Greetings from the land of one dazed and confused girl. Apparently I’m a chicken and apparently I’ve been running and apparently I have no head to speak of. Talk about all over the place– The last couple of weeks haven’t been that busy, but they’ve been busy enough that I missed a scheduled appointment this morning with my back doctor. Just didn’t show up. I opened up my calendar this morning at 10:17am and there it was, in bright purple: 10am with Dr. Limke. SHIT! I can’t remember the last time that I did something so flaky (Yes I have my flaws but forgetting important doctor’s appointments isn’t one of them!). I suppose considering the fact I’ve been busier than I have in months I am definitely feeling the ramifications of what it’s like to be a real human being again.
I shouldn’t complain, I know: After all, I have been begging the g-d’s above to turn me into a normal human being day after day. And yet here I am, maneuvering the dating world, socializing with friends, traveling, and working my ass off in 2 jobs, and instead of being grateful for the hectic life I am leading, I am, simply put, exhausted.
They say that the busier you are, the more productive you become, but I’m still in the phase of needing 10 hours of sleep just because I have a job! I’m not proud of it, but the truth is, I’ve become one hell of a lazy human being (the more pain you’re in and the more physically inactive you become, the lazier you feel) and now that I’m challenged again it takes an immense amount of effort just to get out of bed in the morning and tackle my to do list.
None of this diminishes the fact that I have a life once again and that I am beyond hopeful that this life will turn into something utterly fabulous (if it isn’t already). Sure, it’s about the journey and not just the destination, but sometimes (come on) don’t we want to get there already?
I myself am often like a little kid on a long car trip, fumbling with my play toys in the back and itching to unwind myself from my seat belt and stretch my damn legs already. “Are we there yet?” my brother and I used to whine to my parents on long car trips, and now I find that my manners are even worse as an adult. Thankfully as a kid my parents were expert at keeping my brother and I entertained… And they always played games with us, even in the car.
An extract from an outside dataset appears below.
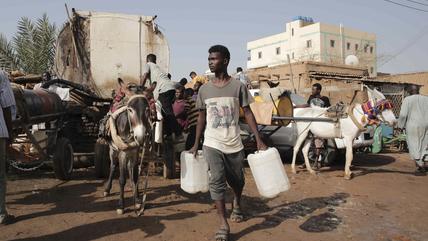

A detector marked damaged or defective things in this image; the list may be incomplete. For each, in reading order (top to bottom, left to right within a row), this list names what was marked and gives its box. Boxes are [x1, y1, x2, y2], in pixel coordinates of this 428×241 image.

But now that I am 30 there is nobody to entertain me, or occupy my mind, no big brother sitting next to me to bug, no games to play, no clock to tell us when we will arrive.
So I wander. I wander and I try and I learn and I screw up and I do it all over again the next day. I wonder if someday I will get to where I want to go, and then I wonder if I even know exactly where it is that I want to go.
But it has begun, my life here in Boston. I am finally working, and not just working, but working my ass off. I am challenged and stimulated and I can’t just nod my head and zone out: I have to really pay attention! I have people depending upon me, counting on me, believing in me that I am not the fraud I think I am but that I have some real kind of skill. If they only knew, and I wonder what will happen when I am finally found out. I imagine my world crumbling all around me, left with nothing but an empty bank account and people standing all around me laughing, like in a bad dream or something.
It is around this time of year that I also begin to feel tired and strange and messy and sad, and I know that it will happen like clockwork because my 6th month checkup with my surgeon is in just 10 days.
I am more predictable than I like to think, at least in terms of how I will feel each and every January and July. I do better in between those months, even seeing my oncologist, though the MRI’s don’t really ever get easier. And then, in other ways, I am not who I ever thought I would be; I seem to be having more fun and dating more and being way more open than I ever thought I would be (for example, dating a 24 year old). Life doesn’t always have to be so serious, and it doesn’t always have to be measured with dollar amounts, or who we associate with, or what we decide to do with ourselves in our free time.
And “are we there yet?” can sometimes be the most fascinating question of all: The one that precipitates an opening up of our eyes, the one that tells us to look out the window at the scenery and to take a deep breath… the one that reminds us we are heading somewhere.
Goodbye drinks with friends in NYC in March of 2007, right before I moved to Boston… Now I know there is no “there,” it’s everywhere. It’s you, it’s me, it’s now. XOXO.